Judge Rakoff next questioned the logic of the booksellers’ arguments, pointing out that “even the threadbare allegations the plaintiffs do make are undermined by the plaintiffs failure to explain why the publishers would even want to enter into the type of restrictive agreement alleged”.
Noting that the booksellers failed to make a distinction between DRM, closed DRM, and Amazon’s device-specific DRM (which restricts users from transferring an ebook between 2 Kindles on the same account), the judge pointed out that Amazon’s highly restrictive DRM runs counter to the publishers’ interests and adds that “confusion on this point pervades the first amended complaint and the plaintiffs’ opposition papers.” In other words, the booksellers didn’t really understand some of the key technical details they were arguing about.
The judge goes into extensive detail on how the booksellers failed to show any wrongdoing on the part of publishers, so much so that I can’t cover it in this post. For that reason I am going to skip to the second part of the lawsuit, which concerns claims that Amazon monopolized the ebook market.
Under the Sherman Anti-trust Act, the plaintiffs had to prove that Amazon had a monopoly and that the retailer had acquired or maintained that monopoly “as distinguished from the growth or development as a consequence of a superior product”.
The judge ruled that they failed to prove either point, and in fact the arguments made by the booksellers defeated themselves. Much of this second part of the ruling simply cites the first half and adds ditto marks, though there is one section that I thought worth noting.
For example, there was a mention that the publishers had 60% of the print book market, but no mention of their combined ebook market share.
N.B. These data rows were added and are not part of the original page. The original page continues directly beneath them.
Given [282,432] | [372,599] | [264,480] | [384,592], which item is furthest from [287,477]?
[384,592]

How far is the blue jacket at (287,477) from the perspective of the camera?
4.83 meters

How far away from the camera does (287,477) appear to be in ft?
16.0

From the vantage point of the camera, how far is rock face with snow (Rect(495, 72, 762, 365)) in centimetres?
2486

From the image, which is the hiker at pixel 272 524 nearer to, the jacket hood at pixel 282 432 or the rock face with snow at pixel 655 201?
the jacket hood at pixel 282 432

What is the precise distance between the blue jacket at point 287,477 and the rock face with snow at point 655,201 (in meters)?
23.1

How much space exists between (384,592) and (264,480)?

The judge noted that “Without more detailed allegations or explanation, the Court cannot reasonably infer that these two markets simultaneously are so different that e-books and print books are not acceptable substitutes, and yet so similar that the Publishers’ market share is the same in both markets.”
And in the theme of beating a dead horse, the judge also noted that if one multiplied Amazon 60% ebook market share with the publishers’ 60% share, the resulting 36% would fail to show market power. This naturally raises the question of just how a conspiracy between all 6 publishers and Amazon would have had a major effect on the ebook market.
The judge also addressed Amazon’s 60% ebook market share and points out that previous court rulings had created a precedent to the effect that Amazon’s alleged market share was not enough to prove monopoly – not without evidence of Amazon’s ability to exclude competition or control prices.
Basically the presence of Nook, iBooks, and the many other ebookstores launched in the past 6 years stood as proof that Amazon did not have a monopoly.
All in all, this ruling is an interesting read, and I am grateful to Publishers Lunch for posting it.